▶ [TRAVAUX ET EXERCICES]
**a.** Pour chacune des affirmations suivantes, indiquez par oui ou par non si elle concorde avec l'extrait, en citant textuellement les mots de celui-ci qui tranchent la question. (i) La contribution volontaire de la France s'élevait à 14 millions d'euros en 2011. (ii) Le loyer de la Maison de la Francophonie est réparti entre plusieurs pays membres. (iii) Le Gabon verse lui aussi une part volontaire.
**b.** Transcrivez fidèlement le passage de l'extrait qui commence par « La Francophonie représentant » et se termine par « le fait également. ».

▶ [EXTRAIT DU DOCUMENT]
En France, c'est la part volontaire – en baisse notable depuis plusieurs années – qui cristallise la plupart des commentaires. Notre pays la fixe unilatéralement. S'élevant à 17,8 millions d'euros en 2010, elle est passée à 14 millions en 2011, 13,4 en 2012, 12,6 en 2013 et à un peu plus de 10 millions en 2014 – chiffre qui tient compte du dégel des crédits. Enfin, au 1er avril 2015, nous avons annoncé la somme de 8 167 000 euros. Cette baisse de la contribution volontaire – surtout marquante entre 2010 et 2011 – est notamment due à la prise en compte du loyer de la Maison de la Francophonie, entièrement pris en charge par la France, qui a progressé de 4,3 millions en 2010 à 5,6 millions cette année.
Tous les membres de l'OIF versent-ils une contribution volontaire ? S'acquittent-ils dûment de leurs contributions, ou bien certains cumulent-ils des arriérés de paiement ?
La Francophonie représentant un lieu de solidarité, ce sont plutôt les principaux contributeurs – la France, le Canada, la Suisse et la Fédération Wallonie-Bruxelles – qui versent cette part volontaire. Le Gabon le fait également.

▶ [DOCUMENTS DE RÉFÉRENCE]
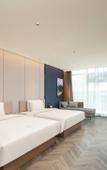 Туры в отель Atour Hotel Hangzhou City Center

▶ [CORRIGÉ DES EXERCICES]
**a.**
(i) Oui : « elle est passée à 14 millions en 2011 ».
(ii) Non : « entièrement pris en charge par la France ».
(iii) Oui : « Le Gabon le fait également. »

**b.**
La Francophonie représentant un lieu de solidarité, ce sont plutôt les principaux contributeurs – la France, le Canada, la Suisse et la Fédération Wallonie-Bruxelles – qui versent cette part volontaire. Le Gabon le fait également.